4.3 Required time evolution
The speed to cover the entire map is also reflected in the time measure. Many episodes have a run time of 30 min. These coincide with the cases in which the entire map is not covered. However, when this is not the case, the time required decreases as the training advances. It can be seen that it is highly dependent on the size of the map and the number of UAVs (Fig. 11). In many cases, once the overall minimum is reached, the results worsen significantly. It is caused by the noise introduced by the random component of the chosen method. Because of this, the sequence of steps that is optimal is that of the episode of the sequence that finds the solution in the shortest time.

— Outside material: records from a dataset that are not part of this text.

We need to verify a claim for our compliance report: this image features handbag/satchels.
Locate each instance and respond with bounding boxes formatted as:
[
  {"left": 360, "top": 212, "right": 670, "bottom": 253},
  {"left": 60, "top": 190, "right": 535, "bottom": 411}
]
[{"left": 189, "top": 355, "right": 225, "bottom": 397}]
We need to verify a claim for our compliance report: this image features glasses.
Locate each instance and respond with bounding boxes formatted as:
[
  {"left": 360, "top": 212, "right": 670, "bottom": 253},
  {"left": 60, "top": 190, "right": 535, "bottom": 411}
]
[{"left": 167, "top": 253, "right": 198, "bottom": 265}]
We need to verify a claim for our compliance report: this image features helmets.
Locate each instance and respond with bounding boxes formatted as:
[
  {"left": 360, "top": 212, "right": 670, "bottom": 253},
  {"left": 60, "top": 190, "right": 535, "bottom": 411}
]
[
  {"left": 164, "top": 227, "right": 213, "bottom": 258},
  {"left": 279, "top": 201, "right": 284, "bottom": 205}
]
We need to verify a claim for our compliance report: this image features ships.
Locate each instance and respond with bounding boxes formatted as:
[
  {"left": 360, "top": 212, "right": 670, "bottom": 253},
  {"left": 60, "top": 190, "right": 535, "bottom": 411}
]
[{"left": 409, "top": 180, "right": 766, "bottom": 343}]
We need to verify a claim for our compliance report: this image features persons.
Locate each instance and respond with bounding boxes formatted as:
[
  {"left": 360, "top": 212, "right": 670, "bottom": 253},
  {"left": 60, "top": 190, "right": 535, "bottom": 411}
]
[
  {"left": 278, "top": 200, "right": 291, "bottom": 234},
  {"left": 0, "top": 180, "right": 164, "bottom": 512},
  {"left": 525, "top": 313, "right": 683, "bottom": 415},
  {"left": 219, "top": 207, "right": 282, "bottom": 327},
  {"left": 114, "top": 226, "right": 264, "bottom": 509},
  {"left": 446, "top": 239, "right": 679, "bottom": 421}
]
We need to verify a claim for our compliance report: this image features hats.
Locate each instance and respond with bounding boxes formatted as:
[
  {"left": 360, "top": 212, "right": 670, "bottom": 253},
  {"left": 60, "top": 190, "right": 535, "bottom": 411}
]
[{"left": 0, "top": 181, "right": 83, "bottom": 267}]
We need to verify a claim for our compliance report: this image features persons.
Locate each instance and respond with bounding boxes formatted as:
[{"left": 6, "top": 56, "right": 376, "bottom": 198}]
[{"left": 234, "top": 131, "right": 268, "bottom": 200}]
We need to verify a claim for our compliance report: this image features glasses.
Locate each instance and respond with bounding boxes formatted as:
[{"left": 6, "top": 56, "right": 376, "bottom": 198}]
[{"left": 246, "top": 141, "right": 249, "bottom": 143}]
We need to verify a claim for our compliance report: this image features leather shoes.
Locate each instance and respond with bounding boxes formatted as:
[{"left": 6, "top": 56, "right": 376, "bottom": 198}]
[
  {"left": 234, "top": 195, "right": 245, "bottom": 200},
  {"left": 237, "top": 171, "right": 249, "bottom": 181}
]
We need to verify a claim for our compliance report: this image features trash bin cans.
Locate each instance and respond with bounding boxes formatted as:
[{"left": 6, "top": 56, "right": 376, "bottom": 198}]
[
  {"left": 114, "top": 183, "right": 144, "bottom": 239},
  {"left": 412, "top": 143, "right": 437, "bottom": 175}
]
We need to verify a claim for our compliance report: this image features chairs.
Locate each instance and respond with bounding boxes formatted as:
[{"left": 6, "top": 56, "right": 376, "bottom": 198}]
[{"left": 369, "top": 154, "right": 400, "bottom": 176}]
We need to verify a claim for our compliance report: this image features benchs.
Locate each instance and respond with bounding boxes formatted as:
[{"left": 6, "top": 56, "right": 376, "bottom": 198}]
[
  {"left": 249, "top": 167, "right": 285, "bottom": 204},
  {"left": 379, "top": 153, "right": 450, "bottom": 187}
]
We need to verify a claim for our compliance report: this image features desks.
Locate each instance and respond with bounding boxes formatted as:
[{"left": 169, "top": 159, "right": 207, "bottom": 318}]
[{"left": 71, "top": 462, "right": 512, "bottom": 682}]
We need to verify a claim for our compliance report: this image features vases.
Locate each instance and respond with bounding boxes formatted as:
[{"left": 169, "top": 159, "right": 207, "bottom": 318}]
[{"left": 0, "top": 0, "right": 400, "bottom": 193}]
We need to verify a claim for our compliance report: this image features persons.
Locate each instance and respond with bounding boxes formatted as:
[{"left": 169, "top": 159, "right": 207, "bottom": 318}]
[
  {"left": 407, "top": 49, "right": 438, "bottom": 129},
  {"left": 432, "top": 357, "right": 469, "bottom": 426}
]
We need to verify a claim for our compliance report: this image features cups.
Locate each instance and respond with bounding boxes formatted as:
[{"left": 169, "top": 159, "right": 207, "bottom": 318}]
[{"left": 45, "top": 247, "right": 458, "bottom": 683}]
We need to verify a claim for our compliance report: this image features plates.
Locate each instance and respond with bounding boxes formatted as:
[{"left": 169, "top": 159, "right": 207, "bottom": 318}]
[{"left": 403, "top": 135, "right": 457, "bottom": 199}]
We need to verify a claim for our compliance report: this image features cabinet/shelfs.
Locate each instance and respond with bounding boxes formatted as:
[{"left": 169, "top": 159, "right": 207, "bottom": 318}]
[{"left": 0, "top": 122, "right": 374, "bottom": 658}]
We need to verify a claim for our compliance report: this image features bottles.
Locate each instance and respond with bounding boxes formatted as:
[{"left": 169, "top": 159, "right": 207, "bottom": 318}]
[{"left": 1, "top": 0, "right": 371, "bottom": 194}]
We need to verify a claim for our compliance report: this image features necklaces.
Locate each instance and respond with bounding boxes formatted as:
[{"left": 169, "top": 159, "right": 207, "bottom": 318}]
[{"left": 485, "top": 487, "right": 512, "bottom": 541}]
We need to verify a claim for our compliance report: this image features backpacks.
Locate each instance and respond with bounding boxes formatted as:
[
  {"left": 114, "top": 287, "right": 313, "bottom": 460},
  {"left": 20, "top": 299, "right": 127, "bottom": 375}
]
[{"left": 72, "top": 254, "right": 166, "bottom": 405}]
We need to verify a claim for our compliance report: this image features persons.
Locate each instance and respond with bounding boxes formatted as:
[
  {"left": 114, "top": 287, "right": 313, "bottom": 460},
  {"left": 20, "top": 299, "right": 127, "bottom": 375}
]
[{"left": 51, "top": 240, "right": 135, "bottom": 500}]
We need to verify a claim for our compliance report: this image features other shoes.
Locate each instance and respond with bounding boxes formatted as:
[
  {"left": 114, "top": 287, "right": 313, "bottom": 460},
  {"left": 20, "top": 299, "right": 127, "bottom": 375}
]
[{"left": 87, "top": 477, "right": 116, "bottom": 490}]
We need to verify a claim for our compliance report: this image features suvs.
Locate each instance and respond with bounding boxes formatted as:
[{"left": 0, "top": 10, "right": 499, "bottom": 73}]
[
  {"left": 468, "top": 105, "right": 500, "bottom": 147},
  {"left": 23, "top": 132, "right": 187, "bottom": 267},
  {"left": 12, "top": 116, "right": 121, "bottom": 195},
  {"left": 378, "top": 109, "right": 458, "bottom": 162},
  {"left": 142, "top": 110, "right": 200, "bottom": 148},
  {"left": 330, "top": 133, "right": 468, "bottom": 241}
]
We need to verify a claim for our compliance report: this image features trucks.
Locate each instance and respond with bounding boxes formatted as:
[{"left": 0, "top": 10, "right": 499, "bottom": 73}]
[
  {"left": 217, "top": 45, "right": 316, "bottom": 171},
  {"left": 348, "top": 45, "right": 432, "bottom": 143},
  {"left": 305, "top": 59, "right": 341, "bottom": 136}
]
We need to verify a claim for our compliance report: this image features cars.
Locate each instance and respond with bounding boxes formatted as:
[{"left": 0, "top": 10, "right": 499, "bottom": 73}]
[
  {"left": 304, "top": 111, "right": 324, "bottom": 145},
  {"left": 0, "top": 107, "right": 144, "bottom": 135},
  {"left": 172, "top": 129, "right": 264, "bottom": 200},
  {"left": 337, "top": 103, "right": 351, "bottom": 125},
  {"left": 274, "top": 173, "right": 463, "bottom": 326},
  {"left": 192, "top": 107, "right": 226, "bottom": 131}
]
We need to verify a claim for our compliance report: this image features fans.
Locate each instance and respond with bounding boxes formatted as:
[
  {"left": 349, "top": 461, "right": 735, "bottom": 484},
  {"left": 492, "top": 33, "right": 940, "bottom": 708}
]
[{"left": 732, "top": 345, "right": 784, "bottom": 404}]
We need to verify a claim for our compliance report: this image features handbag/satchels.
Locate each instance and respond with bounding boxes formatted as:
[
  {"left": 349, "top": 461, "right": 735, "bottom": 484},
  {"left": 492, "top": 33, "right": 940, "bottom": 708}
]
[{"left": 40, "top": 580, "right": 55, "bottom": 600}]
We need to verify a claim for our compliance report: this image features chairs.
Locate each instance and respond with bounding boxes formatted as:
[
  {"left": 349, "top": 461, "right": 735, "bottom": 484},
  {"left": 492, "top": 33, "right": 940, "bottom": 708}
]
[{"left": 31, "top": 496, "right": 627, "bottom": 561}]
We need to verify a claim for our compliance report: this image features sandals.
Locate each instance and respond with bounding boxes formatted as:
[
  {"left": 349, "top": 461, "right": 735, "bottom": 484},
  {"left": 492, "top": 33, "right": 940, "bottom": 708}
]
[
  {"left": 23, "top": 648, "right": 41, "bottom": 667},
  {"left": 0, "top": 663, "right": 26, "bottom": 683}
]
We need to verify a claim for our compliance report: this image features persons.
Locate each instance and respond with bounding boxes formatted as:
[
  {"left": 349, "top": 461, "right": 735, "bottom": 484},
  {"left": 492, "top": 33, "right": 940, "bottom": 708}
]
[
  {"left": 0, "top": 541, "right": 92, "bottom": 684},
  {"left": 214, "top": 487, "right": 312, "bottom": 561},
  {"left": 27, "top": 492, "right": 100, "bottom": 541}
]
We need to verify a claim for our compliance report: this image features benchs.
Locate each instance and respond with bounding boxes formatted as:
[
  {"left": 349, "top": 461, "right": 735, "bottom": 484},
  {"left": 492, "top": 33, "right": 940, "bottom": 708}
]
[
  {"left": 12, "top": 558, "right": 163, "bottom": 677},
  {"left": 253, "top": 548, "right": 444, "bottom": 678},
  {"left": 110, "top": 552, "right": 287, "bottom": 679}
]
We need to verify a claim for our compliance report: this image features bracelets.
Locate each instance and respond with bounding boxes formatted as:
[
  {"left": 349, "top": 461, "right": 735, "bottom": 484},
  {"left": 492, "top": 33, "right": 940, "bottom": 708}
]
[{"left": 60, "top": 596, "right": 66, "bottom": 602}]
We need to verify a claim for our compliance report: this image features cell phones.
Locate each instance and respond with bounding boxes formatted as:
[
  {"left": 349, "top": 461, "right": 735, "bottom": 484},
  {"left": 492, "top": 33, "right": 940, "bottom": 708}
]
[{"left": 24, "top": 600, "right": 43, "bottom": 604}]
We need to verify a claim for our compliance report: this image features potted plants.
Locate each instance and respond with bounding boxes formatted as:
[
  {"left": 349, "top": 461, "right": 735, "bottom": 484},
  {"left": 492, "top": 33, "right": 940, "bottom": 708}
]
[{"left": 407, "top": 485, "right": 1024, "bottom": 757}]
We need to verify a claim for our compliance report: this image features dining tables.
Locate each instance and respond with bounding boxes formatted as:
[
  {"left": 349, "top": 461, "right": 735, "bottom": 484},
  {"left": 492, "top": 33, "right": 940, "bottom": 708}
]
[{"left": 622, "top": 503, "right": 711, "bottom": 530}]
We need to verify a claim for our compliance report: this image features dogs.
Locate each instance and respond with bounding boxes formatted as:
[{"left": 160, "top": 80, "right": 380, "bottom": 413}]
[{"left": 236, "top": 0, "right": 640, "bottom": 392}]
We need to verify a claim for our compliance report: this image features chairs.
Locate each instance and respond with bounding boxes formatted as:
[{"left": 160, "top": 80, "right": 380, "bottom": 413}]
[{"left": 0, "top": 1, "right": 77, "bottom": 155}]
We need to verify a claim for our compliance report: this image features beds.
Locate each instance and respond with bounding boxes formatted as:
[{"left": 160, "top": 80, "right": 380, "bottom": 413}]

The evolution of the time taken by a fixed number of UAVs to find the solution on different maps is highly dependent on the size of the map. In Fig. 12, an example plot with 2 UAVs is shown in which it can be seen that the time curve shows more growth than the curve of the number of cells in a map.
4.4 Taken actions evolution
The fraction of the actions where a new cell was discovered, also known as valid actions, among those taken shows different behavior. Therefore, this factor should be taken into account, as it also determines whether the system makes too many errors or takes too many cycles. The more UAVs, the more actions are performed, decreasing the overall percentage of valid actions among all actions taken (Fig. 13). In the initial episodes, the UAVs take a lot of wrong actions. The accumulation of this number of failures impairs the percentage of valid actions taken over the total number of actions. In theory, this is not a problem, since the desired solution is reached faster in the next episode.
The improvement of having more errors at the beginning comes from the fact that the map exploration tree is covered faster due to the simultaneous flight of the UAVs. As the exploration tree is covered faster, more information is extracted. Therefore, usually more UAVs in a swarm means that the task is performed faster in future episodes (Table 4). If it is slower, it may be an indicator that more episodes are needed to obtain a better solution. The computational cost is very high considering that it is only a few seconds or minutes slower.
5 Discussion
This paper, like the other publications in Section 2, suggests the usage of ANNs based on dense layers. This type of layer has also shown the ability to coordinate groups of UAVs. Some authors, such as Liu et al., have already tested the capabilities of fully connected ANNs in Path Planning problems with UAVs. Moreover, being trained in each case with the memory of each UAV it seems to be able to assign correct actions to the UAVs without extracting spatial information from the map like Convolutional Neural Networks (CNN). As a result, it appears that using networks that need automatic feature extraction, such as CNN, as employed by other authors, is no longer necessary. Because they have already extracted spatial features from the maps, these networks have a slower training time. It may mean that the most important thing may not be the spatial relationship of the map, but the sequence of movements of each UAV without the noise of the actions taken by the other UAVs.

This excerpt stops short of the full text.